Le 8 juillet 1915 - le front - Ma chère Blandinou...

Aujourd’hui aussi je viens m’entretenir avec toi et te donner de mes nouvelles qui sont toujours très bonnes et dont j’espère que ma lettre vous trouvera tous de même.
Hier notre capitaine a arrosé un peu son 3ème galon. Il nous a payé un quart de vin blanc, un cigare de 2 sous et un paquet de tabac chacun. Il fait pourtant la moitié de son devoir.
Le temps n’est jamais bien beau. Nous avons souvent la pluie. Ce matin, on a pris les noms de ceux qui n’ont jamais été évacués du fond pour aller en permission pour 8 jours, une quinzaine par compagnie et pour départ, ça commence à en partir ce soir. Et on attendra que ceux-là soient rentrés pour en envoyer d’autres. Comme ça demande encore du temps, je pense que d’ici là sera finie.

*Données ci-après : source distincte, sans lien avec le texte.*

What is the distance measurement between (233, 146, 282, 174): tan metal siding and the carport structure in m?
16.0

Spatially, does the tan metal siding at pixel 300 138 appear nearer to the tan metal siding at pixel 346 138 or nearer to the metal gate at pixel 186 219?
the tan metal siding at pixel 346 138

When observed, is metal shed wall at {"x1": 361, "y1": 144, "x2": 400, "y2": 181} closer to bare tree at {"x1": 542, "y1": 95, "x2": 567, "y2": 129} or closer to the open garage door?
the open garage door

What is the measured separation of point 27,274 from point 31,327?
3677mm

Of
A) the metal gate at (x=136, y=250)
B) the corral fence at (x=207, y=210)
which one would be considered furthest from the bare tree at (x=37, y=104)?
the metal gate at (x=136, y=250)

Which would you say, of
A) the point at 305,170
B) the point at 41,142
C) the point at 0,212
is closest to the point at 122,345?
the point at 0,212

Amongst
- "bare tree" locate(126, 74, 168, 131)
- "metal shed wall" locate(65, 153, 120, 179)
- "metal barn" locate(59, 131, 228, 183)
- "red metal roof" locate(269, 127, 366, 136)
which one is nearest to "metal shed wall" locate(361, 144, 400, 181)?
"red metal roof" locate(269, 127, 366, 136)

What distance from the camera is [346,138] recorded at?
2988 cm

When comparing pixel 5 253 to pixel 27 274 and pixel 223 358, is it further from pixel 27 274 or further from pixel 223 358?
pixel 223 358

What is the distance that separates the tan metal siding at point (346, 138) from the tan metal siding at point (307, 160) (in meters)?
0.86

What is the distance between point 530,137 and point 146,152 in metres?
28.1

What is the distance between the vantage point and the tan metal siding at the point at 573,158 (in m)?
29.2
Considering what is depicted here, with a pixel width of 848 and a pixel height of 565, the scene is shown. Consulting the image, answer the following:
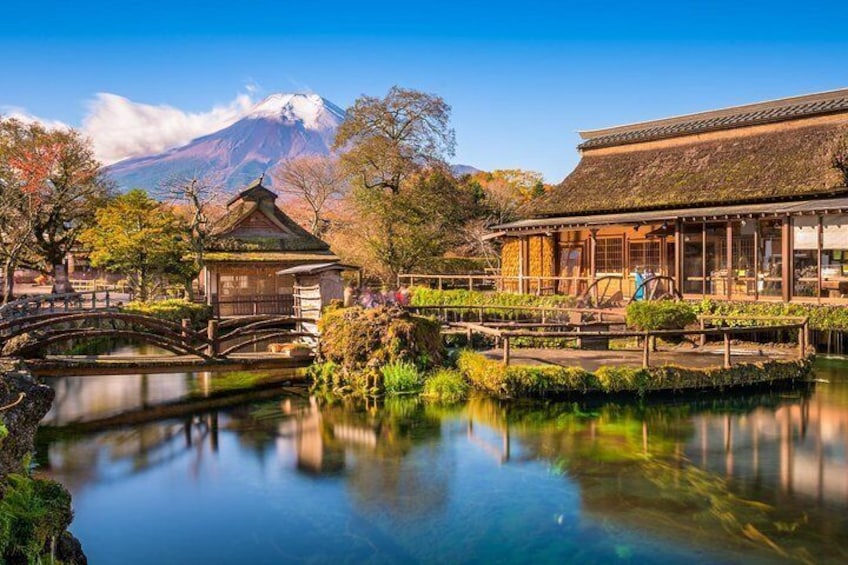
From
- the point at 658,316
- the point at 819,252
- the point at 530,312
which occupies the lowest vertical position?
the point at 530,312

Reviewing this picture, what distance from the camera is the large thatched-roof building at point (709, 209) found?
70.3 feet

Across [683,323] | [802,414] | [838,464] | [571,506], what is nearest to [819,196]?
[683,323]

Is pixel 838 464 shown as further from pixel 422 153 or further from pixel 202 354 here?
pixel 422 153

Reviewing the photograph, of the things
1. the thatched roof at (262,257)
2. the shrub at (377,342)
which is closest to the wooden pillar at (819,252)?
the shrub at (377,342)

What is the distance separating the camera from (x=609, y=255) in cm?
2847

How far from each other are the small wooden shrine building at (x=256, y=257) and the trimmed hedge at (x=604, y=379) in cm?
1517

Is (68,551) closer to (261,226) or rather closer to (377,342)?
(377,342)

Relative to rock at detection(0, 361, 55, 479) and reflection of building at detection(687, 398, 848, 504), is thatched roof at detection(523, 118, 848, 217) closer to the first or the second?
reflection of building at detection(687, 398, 848, 504)

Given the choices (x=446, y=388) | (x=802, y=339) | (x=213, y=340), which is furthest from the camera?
(x=213, y=340)

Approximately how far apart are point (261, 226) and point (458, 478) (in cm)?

Les 2 billets que la tante Violaine m’a envoyés, je te les renvois à toi car ici on ne veut pas les changer, alors je m’en débarrasse, il faudrait les remplacer par 2 de 5 ou 10 francs, car ça commence à s’avancer. A présent, nous ne payons le vin que 19 sous, on trouve quand même un peu de tout, nous ne faisons toutefois pas de mauvais sang. J’y mets une lettre de Carle Ferdinand que je viens de recevoir ce soir.

Je ne t’en dis pas davantage aujourd’hui, en attendant le plaisir d’avoir de tes nouvelles et ensuite vous revoir. Je vous embrasse tous bien tendrement sans oublier l’oncle, le bonjour à Rémy et aux voisins. Votre petit chasseur Riri.